Passage provided
# # #
Archive for January, 2006

I've missed you, too

Tuesday, January 10th, 2006

Sorry for the hiatus. I’ve been somewhat busy and, honestly, not excited about writing anything since my dad died. The response to that post has been incredible and touching, coming from friends and strangers alike. My thanks to all of you.

Bachelor days

My girls are up in Canada for their annual pilgrimage to visit with her side of the family. I won’t bore you with the details of their horrendous flight up there — broken planes, airport switches, and a tired baby — but it was nothing to relish. I felt so frustrated that they were having such a difficult time and there was precisely bupkus I could do about it. I flirted with the idea of flying up to New York just to help her get from Kennedy to La Guardia but at $500 I figured that was pushing it a bit far. They made it and are in good company now so I can stop worrying.

As a bachelor I get to dabble in a bit more freedom which can be nice for a change of pace. My wife is not one of the “load the hubby up with a ‘honey-do’ list to keep him busy” which I appreciate. We’re both adults, we have things we want to do and we do them in some fashion or timeframe. This business of one side dictating to the other what will be accomplished, regardless of whether the other party is there or not, is for the birds. There’s no wonder the divorce rate is up if people see their spouses as laborers that must be given tasks in their absence.

I’m trying to work on my business concept and the software side of that but it’s relatively slow going primarily due to the size of the existing code base and my lack of knowledge of it. I’m ever so slowly getting there, but it’ll take some time. It hasn’t reached the critical juncture where I’m driven to do it, which is mostly because it seems “tough” right now and that’s a direct result of the lack of knowledge. Once I get my teeth in it it’ll go faster.

Now that’s a home entertainment device

I’m getting some time in on the Xbox 360 and coming away more impressed than ever. I finished Kameo and Call of Duty 2, both of which were excellent games in their respective ways. I’m currently working on beating Call of Duty 2 on Veteran difficulty to get those achievement points, Condemned, and Project Gotham Racing 3.

Condemned is a very well-made action-horror game that I simply had to try after playing through the demo. I don’t usually like horror games, but this one is appealing in its presentation and thoroughness. I’m an enormous pansy when it comes to games like this so I’m getting through by starting up a voice chat with a buddy as I traverse the levels. Don’t worry, I know I’m ridiculous. I embrace it. I haven’t made it far, but man have they done an amazing job of creating tension and fear. Jerks.

So long Xbox

And today I say goodbye to my little Xbox buddy. I put my original Xbox on eBay and sold it for a reasonable sum when the auction ended last night. Good little system but it was set to languish alone now that the far sexier 360 is here. I’m pleasantly surprised by how much the auction went for. 4 years of use and I still got a nice chunk of change. I attribute it to the people that want to turn it into a media streaming box via mod chip. Whatever, I don’t care… I gots my cash.
# # #
Aim
Please continue the January 2006 blog archive, picking up right after its last sentence.

Questions on scene geometry:
# # #
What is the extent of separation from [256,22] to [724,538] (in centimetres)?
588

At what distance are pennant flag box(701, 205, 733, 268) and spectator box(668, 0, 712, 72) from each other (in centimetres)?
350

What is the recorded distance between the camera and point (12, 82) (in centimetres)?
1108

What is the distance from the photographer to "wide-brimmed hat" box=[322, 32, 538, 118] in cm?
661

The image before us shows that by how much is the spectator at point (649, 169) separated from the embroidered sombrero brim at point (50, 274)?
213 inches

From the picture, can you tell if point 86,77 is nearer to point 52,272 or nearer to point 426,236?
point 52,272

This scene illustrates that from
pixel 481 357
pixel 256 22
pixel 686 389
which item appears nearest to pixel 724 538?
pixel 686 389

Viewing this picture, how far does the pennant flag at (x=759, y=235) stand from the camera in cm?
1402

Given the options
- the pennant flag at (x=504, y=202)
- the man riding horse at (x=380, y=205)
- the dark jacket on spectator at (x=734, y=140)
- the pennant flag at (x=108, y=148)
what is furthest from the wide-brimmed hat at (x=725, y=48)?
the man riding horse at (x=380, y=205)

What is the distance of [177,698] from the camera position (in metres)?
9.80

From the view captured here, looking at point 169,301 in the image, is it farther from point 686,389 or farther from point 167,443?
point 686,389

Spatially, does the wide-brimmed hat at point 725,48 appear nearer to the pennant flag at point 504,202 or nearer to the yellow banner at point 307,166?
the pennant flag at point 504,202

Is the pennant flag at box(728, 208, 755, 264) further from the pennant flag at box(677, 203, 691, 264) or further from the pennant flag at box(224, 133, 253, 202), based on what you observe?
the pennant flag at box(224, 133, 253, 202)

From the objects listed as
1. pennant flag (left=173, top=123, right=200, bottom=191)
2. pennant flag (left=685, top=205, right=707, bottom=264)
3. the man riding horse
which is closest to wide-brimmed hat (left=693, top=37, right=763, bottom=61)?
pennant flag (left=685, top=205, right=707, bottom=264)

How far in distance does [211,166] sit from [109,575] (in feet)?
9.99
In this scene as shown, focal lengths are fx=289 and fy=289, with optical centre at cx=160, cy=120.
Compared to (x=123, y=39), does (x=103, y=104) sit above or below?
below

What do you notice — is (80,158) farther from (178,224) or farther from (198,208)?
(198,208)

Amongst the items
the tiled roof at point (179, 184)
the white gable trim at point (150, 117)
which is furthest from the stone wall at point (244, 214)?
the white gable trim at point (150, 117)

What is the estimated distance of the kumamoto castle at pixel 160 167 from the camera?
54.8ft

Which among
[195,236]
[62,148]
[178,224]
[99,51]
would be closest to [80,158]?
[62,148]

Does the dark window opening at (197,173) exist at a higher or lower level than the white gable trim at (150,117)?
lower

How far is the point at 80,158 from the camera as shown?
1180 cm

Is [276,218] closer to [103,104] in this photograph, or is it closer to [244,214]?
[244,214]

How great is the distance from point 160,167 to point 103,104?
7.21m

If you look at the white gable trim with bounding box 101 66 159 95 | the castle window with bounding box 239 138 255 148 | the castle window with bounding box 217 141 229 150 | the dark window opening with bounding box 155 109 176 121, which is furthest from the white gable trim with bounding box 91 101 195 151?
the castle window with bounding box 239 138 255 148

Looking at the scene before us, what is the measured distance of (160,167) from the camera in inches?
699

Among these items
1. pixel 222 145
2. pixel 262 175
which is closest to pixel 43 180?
# # #
Final result
Xbox Live gamer points and the horrible inequity of it all

Tuesday, January 17th, 2006

So there’s this neato thing called your Gamerscore in the next generation Xbox Live. You can see it right over there in the sidebar. It is meant to be an easily referenced numeric indicator of your achievements over all the games you’ve played. Full games can hand out up to 1000 points to add to this score while Xbox Live Arcade games can dish out up to 200. Fine so far.

The only disconnect comes from the seemingly arbitrary nature of the achievements required to gain these points for each game. As an example, if you complete the game King Kong you will get all of the points right then. Poof, 1000 points. What does it take to earn 30 points in Madden? Score a touchdown offline. Yeah, a touchdown in any difficulty. Just cross that line and you’ve got 30 points. That same 30 points will be acquired in one of my personal favorites, Geometry Wars: Retro Evolved, when scoring 1,000,000 points in a game. This is a far more difficult task.

Some games do it well, providing a rather linear ramp for acquiring the points. Those last points will be a considerable challenge to earn. Condemned did it right with a plethora of achievements requiring varying levels of effort. Call of Duty 2 has a good selection too, with an easy 50 for completing the training level to get your feet wet, then a nice 150 for completing the game on any difficulty, then the rest for completing each of the levels at the hardest difficulty. That’s a challenge.

Achievements and these points, if they’re done correctly as in the games mentioned above, can lead the player to play in ways she might not usually play. The classic example is the Pacifism achievement in Geometry Wars, awarded for surviving the first 60 seconds of the game whiteout firing. I know I’d never personally never not fire when playing, and it was a unique challenge to pull off the achievement.

But as a single, universal number supposedly representing your aggregate “achievements” or overall gaming “ability”? Not hardly given the wide swing in difficulty in earning the same number of points in different games. I know that was Microsoft’s intention, but without some guidance from above levelling out the playing field it’ll primarily be a measure of how many people rented King Kong and Madden.

Another gorgeous programming font

Thursday, January 26th, 2006

I’ve mentioned before that I’ve been using the Anonymous monospace font for programming for a long time. Now I’m trying out Bitstream’s Vera Sans Mono. Very nice, readable, clean programming font. You might want to give it a shot.

(I didn’t “discover” this font. Hat tip to Kuro5hin for the discussion.)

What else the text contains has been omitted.